=== Supplied passage ===
----

Unseen: The Lakers problems did not begin this year. Unseen: The Lakers have never made risk-free moves, but have always simply aggregated wise strategic decisions from a position of power as a wealthy, potent larger market. Unseen: Andrew Bynum, for months and longer at a time would sit in the several years before his trade to Philly. Unseen: Andrew Bynum being dominated by Dwight Howard as a prospect from floor to ceiling to upside to downside, even when the NBA collectively exempted him from the 3-second rule on both ends and called half the fouls against Dwight Howard. Unseen: The road not taken, for, as inevitable as it seems, the Lakers could have said "no" to Dwight Howard and Steve Nash last summer. They said yes, because the risks of their status quo were far worse than the risks of their new acquisitions. The Lakers made the right choice time after time, and only bad luck and calculated risk worked against them.

Unseen: Kobe's health problems aggregating every season, far beyond pain and fatigue. Unseen: That the perpetual battle of Kobe against injury was not merely a battle against pain but a battle against decay, against time, against his own apparent limitations as a leader. A losing battle, except on that last count.

----

=== Excerpted records ===
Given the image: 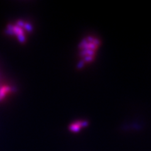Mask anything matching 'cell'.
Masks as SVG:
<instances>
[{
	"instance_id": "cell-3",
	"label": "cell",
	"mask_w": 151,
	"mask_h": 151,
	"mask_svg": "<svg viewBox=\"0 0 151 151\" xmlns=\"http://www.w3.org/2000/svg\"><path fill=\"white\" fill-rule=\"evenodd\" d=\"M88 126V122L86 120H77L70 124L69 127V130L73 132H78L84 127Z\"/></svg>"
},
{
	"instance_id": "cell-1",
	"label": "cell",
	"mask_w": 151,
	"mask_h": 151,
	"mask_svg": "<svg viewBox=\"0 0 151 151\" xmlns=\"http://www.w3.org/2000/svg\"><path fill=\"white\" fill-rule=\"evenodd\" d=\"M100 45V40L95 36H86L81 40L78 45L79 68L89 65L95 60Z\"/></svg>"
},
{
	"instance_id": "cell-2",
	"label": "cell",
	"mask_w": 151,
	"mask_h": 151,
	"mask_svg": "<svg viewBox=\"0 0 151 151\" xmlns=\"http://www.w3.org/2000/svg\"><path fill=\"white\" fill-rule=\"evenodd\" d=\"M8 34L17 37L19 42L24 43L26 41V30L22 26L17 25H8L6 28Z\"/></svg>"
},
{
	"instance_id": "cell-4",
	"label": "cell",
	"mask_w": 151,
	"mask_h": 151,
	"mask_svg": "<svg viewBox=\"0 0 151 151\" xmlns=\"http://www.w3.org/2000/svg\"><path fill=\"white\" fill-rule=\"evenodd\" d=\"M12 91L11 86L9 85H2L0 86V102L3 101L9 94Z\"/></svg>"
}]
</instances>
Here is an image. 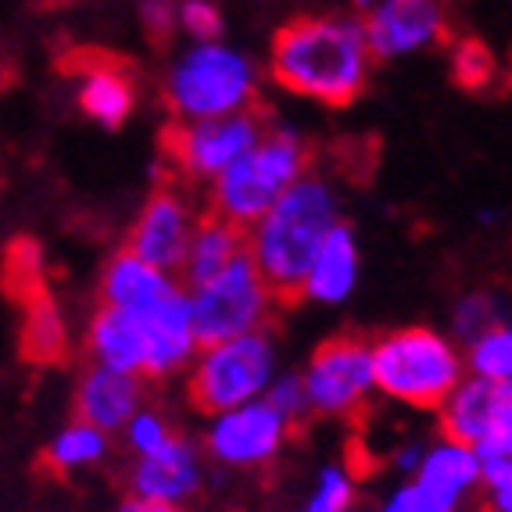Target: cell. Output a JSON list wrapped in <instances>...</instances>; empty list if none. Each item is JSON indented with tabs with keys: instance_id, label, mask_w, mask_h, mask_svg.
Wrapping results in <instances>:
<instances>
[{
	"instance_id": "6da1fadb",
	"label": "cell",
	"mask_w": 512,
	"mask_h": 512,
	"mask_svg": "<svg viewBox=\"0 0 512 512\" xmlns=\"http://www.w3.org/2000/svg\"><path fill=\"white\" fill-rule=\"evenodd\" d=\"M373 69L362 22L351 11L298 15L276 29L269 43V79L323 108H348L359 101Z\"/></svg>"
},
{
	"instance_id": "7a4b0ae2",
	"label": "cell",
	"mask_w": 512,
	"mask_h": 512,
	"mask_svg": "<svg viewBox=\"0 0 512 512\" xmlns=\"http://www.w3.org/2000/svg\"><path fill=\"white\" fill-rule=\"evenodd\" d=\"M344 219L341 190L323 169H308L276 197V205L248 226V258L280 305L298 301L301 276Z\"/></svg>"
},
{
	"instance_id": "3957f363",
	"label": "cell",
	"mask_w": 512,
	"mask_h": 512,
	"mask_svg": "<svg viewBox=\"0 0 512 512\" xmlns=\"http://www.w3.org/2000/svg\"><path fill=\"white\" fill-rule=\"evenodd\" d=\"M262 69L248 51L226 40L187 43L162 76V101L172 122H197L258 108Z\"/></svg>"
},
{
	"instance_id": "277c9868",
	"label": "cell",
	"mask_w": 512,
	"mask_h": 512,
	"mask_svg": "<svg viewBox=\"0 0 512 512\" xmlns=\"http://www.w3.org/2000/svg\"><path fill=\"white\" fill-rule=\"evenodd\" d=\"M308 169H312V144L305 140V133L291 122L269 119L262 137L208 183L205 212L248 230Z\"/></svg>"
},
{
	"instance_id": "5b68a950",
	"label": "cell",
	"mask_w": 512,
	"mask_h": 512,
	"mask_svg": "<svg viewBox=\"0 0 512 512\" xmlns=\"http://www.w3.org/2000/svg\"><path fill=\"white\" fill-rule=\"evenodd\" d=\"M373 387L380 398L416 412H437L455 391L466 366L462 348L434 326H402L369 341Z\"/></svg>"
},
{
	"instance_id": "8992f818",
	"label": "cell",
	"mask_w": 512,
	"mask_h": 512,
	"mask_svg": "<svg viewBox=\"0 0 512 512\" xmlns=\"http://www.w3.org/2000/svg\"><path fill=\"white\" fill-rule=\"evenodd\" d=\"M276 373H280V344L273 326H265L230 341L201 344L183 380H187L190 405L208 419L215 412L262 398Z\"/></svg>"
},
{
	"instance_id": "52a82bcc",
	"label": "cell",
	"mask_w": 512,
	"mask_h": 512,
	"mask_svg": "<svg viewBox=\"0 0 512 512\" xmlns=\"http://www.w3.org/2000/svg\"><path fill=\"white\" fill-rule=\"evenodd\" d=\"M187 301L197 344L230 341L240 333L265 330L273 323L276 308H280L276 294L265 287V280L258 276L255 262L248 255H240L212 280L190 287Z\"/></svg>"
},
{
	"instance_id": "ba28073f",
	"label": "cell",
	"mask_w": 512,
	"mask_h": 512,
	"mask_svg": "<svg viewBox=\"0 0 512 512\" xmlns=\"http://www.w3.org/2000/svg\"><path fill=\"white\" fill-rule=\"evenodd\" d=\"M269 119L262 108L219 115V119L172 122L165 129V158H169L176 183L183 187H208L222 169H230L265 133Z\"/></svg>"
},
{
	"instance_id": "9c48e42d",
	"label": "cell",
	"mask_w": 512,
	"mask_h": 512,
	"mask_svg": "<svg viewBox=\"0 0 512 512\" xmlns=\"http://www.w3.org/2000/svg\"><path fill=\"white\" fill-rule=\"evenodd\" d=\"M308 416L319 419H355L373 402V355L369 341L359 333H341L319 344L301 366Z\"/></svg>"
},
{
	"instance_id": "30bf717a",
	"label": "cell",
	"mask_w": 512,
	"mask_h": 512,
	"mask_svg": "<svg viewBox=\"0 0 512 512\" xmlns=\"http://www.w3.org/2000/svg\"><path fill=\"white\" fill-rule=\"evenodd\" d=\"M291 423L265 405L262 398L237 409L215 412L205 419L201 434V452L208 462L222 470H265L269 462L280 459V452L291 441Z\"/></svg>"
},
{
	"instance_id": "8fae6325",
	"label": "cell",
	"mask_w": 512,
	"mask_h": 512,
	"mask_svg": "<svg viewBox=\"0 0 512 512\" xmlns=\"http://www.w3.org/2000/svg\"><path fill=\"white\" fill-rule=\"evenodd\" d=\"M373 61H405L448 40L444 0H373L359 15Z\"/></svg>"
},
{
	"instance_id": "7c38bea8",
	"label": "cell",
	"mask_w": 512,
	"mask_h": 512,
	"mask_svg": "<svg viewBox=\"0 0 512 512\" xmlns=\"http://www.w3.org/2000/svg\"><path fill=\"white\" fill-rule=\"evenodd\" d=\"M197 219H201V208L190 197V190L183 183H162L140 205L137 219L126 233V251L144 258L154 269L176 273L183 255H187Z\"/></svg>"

----

Print the section of the Lakers passage above starting at "Unseen: Kobe's health" and ending at "that last count.".

=== Answer for this exercise ===
Unseen: Kobe's health problems aggregating every season, far beyond pain and fatigue. Unseen: That the perpetual battle of Kobe against injury was not merely a battle against pain but a battle against decay, against time, against his own apparent limitations as a leader. A losing battle, except on that last count.